As for the crank length question, you will find this is a topic of endless discussion. If you buy this group, my suggestion would be to try the 175mm length, and see if you notice any difference. If you really don't like it, then sell the crankset and buy another in 172.5. UT cranks are extremely easy to swap out. It's a 5 minute job. I'm taller than you and have bikes with 175, 177.5 and 180mm cranks. Can't honestly say I can tell the difference.


----------



## aureliajulia

Another Most Croxover Question:

I want to remove the entire SRAM/MOst drivetrain and brakes from my Pinarello Quattro and Replace with Chorus 11 from Ribble. (I'll upgrade wheels, too).
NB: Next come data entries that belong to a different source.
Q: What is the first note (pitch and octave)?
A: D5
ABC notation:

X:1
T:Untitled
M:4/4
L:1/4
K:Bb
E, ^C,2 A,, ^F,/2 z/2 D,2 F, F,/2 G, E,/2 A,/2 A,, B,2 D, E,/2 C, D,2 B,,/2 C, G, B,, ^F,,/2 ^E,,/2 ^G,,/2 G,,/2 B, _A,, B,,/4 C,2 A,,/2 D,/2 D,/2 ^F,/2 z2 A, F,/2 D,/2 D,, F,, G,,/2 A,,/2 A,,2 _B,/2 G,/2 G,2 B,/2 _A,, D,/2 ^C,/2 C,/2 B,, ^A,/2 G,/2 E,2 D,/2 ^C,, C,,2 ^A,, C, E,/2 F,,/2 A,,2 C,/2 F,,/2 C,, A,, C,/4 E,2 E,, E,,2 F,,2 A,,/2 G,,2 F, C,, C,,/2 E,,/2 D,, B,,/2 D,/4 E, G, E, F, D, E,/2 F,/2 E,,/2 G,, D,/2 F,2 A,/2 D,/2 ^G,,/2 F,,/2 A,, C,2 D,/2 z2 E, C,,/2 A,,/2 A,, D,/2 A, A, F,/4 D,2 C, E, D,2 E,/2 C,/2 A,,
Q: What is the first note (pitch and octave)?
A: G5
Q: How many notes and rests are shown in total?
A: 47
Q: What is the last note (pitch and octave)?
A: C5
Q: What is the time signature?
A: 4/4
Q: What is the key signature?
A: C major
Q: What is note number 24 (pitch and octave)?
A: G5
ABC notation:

I see from this thread the bike need Italian size, but don't understand which option to choose otherwise. One of the above posts mentions Italian threaded cuts to go with MOst, but I'm removing the entire piece. (Well, someone who knows what they are doing will remove it, and I'll 'assist' to learn a bit).

Does it matter which option from Ribble that is Italian sized I choose? And does anyone recommend a particular one? I don't know the difference. I just know I've had problems with the SRAM Force/Rival/Most combination for then tire 3 years I've had this bike. Before, I always had 105, and nary a problem.  But I figure I should waste the opportunity to try Campy.


----------



## MMsRepBike

Outboard cups have two options:

English or Italian.

Pick Italian.

Couldn't be easier.


----------



## aureliajulia

MMsRepBike said:


> Outboard cups have two options:
> 
> English or Italian.
> 
> Pick Italian.
> 
> Couldn't be easier.


Yep. Definitely Italian.

The choices are:
Ultra Torque Record Outboard Cups
BB30 UT OS-Fit Integrated Cups (Press Fit), or
UT OS-Fit Cups BB 386, or
UT Integrated Cup BB Right S1....

Which one???


----------



## MMsRepBike

no no.

Those are choices you pick if you have something else.

None of those.

You want the outboard cups, don't make it complicated.


----------